- **Exercise description**: Reproduce each of the following lines word for word.

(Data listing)

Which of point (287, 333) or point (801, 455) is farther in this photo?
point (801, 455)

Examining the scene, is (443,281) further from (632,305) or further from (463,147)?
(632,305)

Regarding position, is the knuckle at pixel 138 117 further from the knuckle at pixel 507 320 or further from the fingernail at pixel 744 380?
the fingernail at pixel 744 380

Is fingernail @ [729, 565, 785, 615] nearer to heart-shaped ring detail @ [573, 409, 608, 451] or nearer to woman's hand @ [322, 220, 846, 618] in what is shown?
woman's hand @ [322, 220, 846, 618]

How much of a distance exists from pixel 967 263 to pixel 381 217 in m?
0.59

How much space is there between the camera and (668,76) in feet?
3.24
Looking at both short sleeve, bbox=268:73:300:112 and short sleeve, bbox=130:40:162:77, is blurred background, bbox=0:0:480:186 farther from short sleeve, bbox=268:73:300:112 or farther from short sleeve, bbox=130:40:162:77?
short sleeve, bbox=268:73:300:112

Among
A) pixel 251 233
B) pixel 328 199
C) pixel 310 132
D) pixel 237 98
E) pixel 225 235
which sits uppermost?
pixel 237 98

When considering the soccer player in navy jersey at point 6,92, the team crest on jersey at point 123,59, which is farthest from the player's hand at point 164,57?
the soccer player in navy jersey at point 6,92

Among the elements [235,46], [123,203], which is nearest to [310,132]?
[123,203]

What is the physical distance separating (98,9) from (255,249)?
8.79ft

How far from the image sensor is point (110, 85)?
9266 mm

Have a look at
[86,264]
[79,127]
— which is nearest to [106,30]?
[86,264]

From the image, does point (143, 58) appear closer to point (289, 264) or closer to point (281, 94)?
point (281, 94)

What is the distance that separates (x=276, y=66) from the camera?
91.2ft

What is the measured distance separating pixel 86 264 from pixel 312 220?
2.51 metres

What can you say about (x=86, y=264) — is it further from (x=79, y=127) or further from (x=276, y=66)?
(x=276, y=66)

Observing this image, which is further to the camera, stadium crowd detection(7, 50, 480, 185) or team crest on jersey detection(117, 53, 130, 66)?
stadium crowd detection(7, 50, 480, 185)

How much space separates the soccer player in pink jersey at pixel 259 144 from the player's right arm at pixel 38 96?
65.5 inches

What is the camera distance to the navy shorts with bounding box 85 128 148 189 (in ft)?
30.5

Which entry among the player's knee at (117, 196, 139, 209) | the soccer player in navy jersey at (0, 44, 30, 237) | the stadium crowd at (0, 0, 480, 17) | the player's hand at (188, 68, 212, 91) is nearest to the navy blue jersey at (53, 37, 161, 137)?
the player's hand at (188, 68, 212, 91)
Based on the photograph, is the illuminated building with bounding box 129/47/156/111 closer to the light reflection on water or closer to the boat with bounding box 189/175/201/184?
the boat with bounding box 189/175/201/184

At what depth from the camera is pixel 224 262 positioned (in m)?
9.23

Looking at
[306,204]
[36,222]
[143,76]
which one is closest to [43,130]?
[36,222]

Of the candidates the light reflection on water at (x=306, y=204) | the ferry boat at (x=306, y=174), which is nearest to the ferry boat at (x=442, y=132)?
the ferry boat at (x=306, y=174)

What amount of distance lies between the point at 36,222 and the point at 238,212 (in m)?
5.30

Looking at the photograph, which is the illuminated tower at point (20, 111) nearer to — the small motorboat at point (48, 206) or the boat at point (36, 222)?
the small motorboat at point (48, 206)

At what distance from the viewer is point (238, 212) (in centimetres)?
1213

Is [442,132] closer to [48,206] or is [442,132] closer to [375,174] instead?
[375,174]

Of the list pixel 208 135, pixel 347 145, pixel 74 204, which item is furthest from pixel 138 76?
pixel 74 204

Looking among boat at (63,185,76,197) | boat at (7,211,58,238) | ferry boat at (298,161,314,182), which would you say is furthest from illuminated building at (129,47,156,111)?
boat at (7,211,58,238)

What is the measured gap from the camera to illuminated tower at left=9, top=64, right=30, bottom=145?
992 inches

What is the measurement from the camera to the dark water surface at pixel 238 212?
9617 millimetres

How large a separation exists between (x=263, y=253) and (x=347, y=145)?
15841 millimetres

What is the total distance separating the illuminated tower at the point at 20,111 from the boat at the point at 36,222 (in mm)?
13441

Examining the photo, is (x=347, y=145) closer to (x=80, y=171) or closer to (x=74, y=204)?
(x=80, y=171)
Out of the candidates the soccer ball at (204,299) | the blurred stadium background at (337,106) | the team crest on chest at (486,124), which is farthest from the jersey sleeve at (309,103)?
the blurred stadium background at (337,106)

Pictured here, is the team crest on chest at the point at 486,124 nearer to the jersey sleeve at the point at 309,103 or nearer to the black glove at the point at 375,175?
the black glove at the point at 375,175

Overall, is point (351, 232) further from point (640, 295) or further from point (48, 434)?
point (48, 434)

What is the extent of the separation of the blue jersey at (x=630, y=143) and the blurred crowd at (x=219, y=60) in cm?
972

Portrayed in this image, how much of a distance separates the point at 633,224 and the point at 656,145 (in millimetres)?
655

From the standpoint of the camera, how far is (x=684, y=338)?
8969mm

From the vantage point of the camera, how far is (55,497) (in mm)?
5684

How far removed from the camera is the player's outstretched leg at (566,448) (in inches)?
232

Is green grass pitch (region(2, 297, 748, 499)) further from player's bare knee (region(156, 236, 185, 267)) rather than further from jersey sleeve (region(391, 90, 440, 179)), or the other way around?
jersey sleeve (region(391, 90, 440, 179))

- **Solution to the exercise**:
Which of point (287, 333) or point (801, 455) is farther in this photo?
point (801, 455)

Examining the scene, is (443,281) further from (632,305) or further from (463,147)?
(632,305)

Regarding position, is the knuckle at pixel 138 117 further from the knuckle at pixel 507 320 or further from the fingernail at pixel 744 380?
the fingernail at pixel 744 380

Is fingernail @ [729, 565, 785, 615] nearer to heart-shaped ring detail @ [573, 409, 608, 451] or nearer to woman's hand @ [322, 220, 846, 618] in what is shown?
woman's hand @ [322, 220, 846, 618]

How much of a distance exists from pixel 967 263 to pixel 381 217 in m?
0.59

How much space is there between the camera and (668,76) in feet?
3.24
Looking at both short sleeve, bbox=268:73:300:112 and short sleeve, bbox=130:40:162:77, is blurred background, bbox=0:0:480:186 farther from short sleeve, bbox=268:73:300:112 or farther from short sleeve, bbox=130:40:162:77?
short sleeve, bbox=268:73:300:112

Among
A) pixel 251 233
B) pixel 328 199
C) pixel 310 132
D) pixel 237 98
E) pixel 225 235
which sits uppermost?
pixel 237 98

When considering the soccer player in navy jersey at point 6,92, the team crest on jersey at point 123,59, which is farthest from the player's hand at point 164,57?
the soccer player in navy jersey at point 6,92

Among the elements [235,46], [123,203], which is nearest to [310,132]?
[123,203]

What is the physical distance separating (98,9) from (255,249)?
8.79ft

How far from the image sensor is point (110, 85)?
9266 mm

Have a look at
[86,264]
[79,127]
— which is nearest to [106,30]?
[86,264]

From the image, does point (143, 58) appear closer to point (289, 264) or closer to point (281, 94)?
point (281, 94)

What is the distance that separates (x=276, y=66) from the camera?
91.2ft

What is the measured distance separating pixel 86 264 from pixel 312 220?
2.51 metres

What can you say about (x=86, y=264) — is it further from (x=79, y=127) or further from (x=276, y=66)?
(x=276, y=66)

Observing this image, which is further to the camera, stadium crowd detection(7, 50, 480, 185) or team crest on jersey detection(117, 53, 130, 66)?
stadium crowd detection(7, 50, 480, 185)

How much space separates the soccer player in pink jersey at pixel 259 144 from the player's right arm at pixel 38 96?
65.5 inches

What is the camera distance to the navy shorts with bounding box 85 128 148 189 (in ft)?
30.5

Which entry among the player's knee at (117, 196, 139, 209) | the soccer player in navy jersey at (0, 44, 30, 237) | the stadium crowd at (0, 0, 480, 17) | the player's hand at (188, 68, 212, 91) is nearest to the navy blue jersey at (53, 37, 161, 137)?
the player's hand at (188, 68, 212, 91)
Based on the photograph, is the illuminated building with bounding box 129/47/156/111 closer to the light reflection on water or closer to the boat with bounding box 189/175/201/184?
the boat with bounding box 189/175/201/184

At what depth from the camera is pixel 224 262 positioned (in m)?
9.23

Looking at
[306,204]
[36,222]
[143,76]
which one is closest to [43,130]?
[36,222]

Of the candidates the light reflection on water at (x=306, y=204) | the ferry boat at (x=306, y=174), which is nearest to the ferry boat at (x=442, y=132)?
the ferry boat at (x=306, y=174)

What amount of distance lies between the point at 36,222 and the point at 238,212 (in m)?
5.30

Looking at the photograph, which is the illuminated tower at point (20, 111) nearer to — the small motorboat at point (48, 206) or the boat at point (36, 222)?
the small motorboat at point (48, 206)

At what distance from the viewer is point (238, 212) (in centimetres)?
1213

Is [442,132] closer to [48,206] or is [442,132] closer to [375,174] instead?
[375,174]

Of the list pixel 208 135, pixel 347 145, pixel 74 204, which item is furthest from pixel 138 76?
pixel 74 204

Looking among boat at (63,185,76,197) | boat at (7,211,58,238) | ferry boat at (298,161,314,182), which would you say is furthest from illuminated building at (129,47,156,111)?
boat at (7,211,58,238)

What is the measured gap from the camera to illuminated tower at left=9, top=64, right=30, bottom=145?
992 inches

What is the measurement from the camera to the dark water surface at pixel 238 212?
9617 millimetres

How large a separation exists between (x=263, y=253) and (x=347, y=145)?
15841 millimetres

What is the total distance separating the illuminated tower at the point at 20,111 from the boat at the point at 36,222 (in mm)?
13441

Examining the photo, is (x=347, y=145) closer to (x=80, y=171) or closer to (x=74, y=204)?
(x=80, y=171)
Out of the candidates the soccer ball at (204,299) | the blurred stadium background at (337,106) | the team crest on chest at (486,124), which is farthest from the jersey sleeve at (309,103)?
the blurred stadium background at (337,106)

Pictured here, is the team crest on chest at the point at 486,124 nearer to the jersey sleeve at the point at 309,103 or nearer to the black glove at the point at 375,175?
the black glove at the point at 375,175

Overall, is point (351, 232) further from point (640, 295) or further from point (48, 434)?
point (48, 434)

What is the extent of the separation of the blue jersey at (x=630, y=143) and the blurred crowd at (x=219, y=60) in cm?
972

Portrayed in this image, how much of a distance separates the point at 633,224 and the point at 656,145 (in millimetres)?
655

From the standpoint of the camera, how far is (x=684, y=338)?
8969mm

From the vantage point of the camera, how far is (55,497) (in mm)?
5684

How far removed from the camera is the player's outstretched leg at (566,448) (in inches)?
232

Is green grass pitch (region(2, 297, 748, 499)) further from player's bare knee (region(156, 236, 185, 267)) rather than further from jersey sleeve (region(391, 90, 440, 179)), or the other way around?
jersey sleeve (region(391, 90, 440, 179))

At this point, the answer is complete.